Thursday, February 26, 2009

Why California's Budget Is So Screwed Up

Hint: it's not because Republicans are reluctant to raise taxes. It's because the state has some real, systemic problems. (And at this point I'm compelled to ask: which party has run both houses of the legislature for at least as long as I can remember?)

While many states are grappling with budget problems, none are nearly as large as California’s relative to its size--$41 billion in a state of 37 million, or $1,108 per resident. Even New York, the next most fiscally pressed state, clocks in with a mere $13 billion for 19 million residents, or $685 per capita.

There’s good reason why most states won’t fall down the fiscal black hole where California now dwells. This is a state whose politicians, public sector unions and advocacy groups have been living in a fantasy world of overspending, investment-deadening taxation and job-killing regulation. Looking out over the state’s prospects and examining the budget deal that legislators have put together (jerry-rigged as it is with revenue gimmicks and unrealistic projections), the only question is who will be begging Washington for more money sooner, the banks, the auto companies or the Terminator?

The similarities between California and the auto companies are especially striking. Neither can afford their workforce. California schools pay their employees 35 percent more on average in wages and benefits than the national average (17 percent more when adjusted for the state’s higher standard of living), a significant bite because the state funds much of local education (to the tune of $42 billion last year). Benefits are a big part of these costs. A public employee in California with 30 years of service can already retire at 55 with more than half of his salary as pension, and public-safety workers can get 90 percent of their salary at age 50.

Another budget buster is California’s spending on social services, clocking in at about 70 percent more per capita than the national average. Leading the way is state spending on cash assistance programs (that is, welfare), where the state expends nearly three times more per resident than other states. There’s a good reason for this rich budget. California’s legislature has only reluctantly embraced federal welfare reform, and for years the state has had one of the worst records in moving people from welfare to work because state law limits the ability of welfare administrators to sanction those who refuse to participate in work programs.

The rich program of social service benefits is also burdensome because of the state’s large low-wage immigrant population. As Milton Friedman observed in the mid-1990s, you can’t have porous borders and a welfare state. The incentives are all wrong. California has become a case-study in that notion. A report by economists working for the National Academy of Sciences in the mid-1990s concluded that the average native-born California household paid about $1,100 in additional taxes because of government services used by immigrants whose own taxes don’t come close to covering their cost to society. It would be very interesting to see what the numbers are today.

But California doesn’t just have a spending problem. Increasingly it also has economic and revenue problems. Even as I write this other neighboring states are running ads in local newspapers inviting California businesses to move their headquarters out of the state. That’s advertising money well spent. A poll of business executives conducted last year by Development Counsellors International, which advises companies on where to locate their facilities, tabbed California as the worst state to do business in.
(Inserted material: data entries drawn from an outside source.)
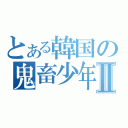 とある韓国の
鬼畜少年Ⅱ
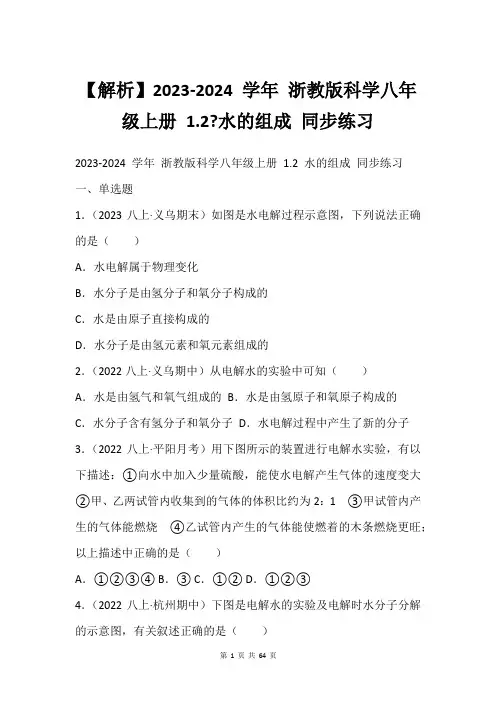 【解析】2023-2024 学年 浙教版科学八年级上册 1.2?水的组成 同步练习

2023-2024 学年 浙教版科学八年级上册 1.2 水的组成 同步练习

一、单选题

1.（2023 八上·义乌期末）如图是水电解过程示意图，下列说法正确的是（　　）

A．水电解属于物理变化

B．水分子是由氢分子和氧分子构成的

C．水是由原子直接构成的

D．水分子是由氢元素和氧元素组成的

2.（2022 八上·义乌期中）从电解水的实验中可知（　　）

A．水是由氢气和氧气组成的 B．水是由氢原子和氧原子构成的

C．水分子含有氢分子和氧分子 D．水电解过程中产生了新的分子

3.（2022 八上·平阳月考）用下图所示的装置进行电解水实验，有以下描述：①向水中加入少量硫酸，能使水电解产生气体的速度变大 ②甲、乙两试管内收集到的气体的体积比约为 2：1 ③甲试管内产生的气体能燃烧 ④乙试管内产生的气体能使燃着的木条燃烧更旺；以上描述中正确的是（　　）

A．①②③④ B．③ C．①② D．①②③

4.（2022 八上·杭州期中）下图是电解水的实验及电解时水分子分解的示意图，有关叙述正确的是（　　）

第 1 页 共 64 页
There are a host of reasons why California has become toxic to business, ranging from the highest personal income tax rate in the country (small business owners are especially hard hit by PITs), to an environmental regulatory regime that has made electricity so expensive businesses simply can’t compete in California. That is one reason why even California-based businesses are expanding elsewhere, from Google, which built a server farm in Oregon, to Intel, which opened a $3 billion factory for producing microprocessors outside of Phoenix.

In the race for the exits, residents are accompanying businesses. In just one decade California made a remarkable turnabout, going from a state with one of the highest levels of net in-migration to the state with the second highest level of domestic net out-migration. Typically people either head for the exits because they are seeking more economic opportunity or because they are being driven out by high housing costs. You get a little bit of both in California because the state’s zoning regulatory schemes keep housing production artificially low and housing prices high even in a mediocre economy.


Where California goes, so goes the nation--especially with the current Congress and President--because this is what happens when you spend money you don't have.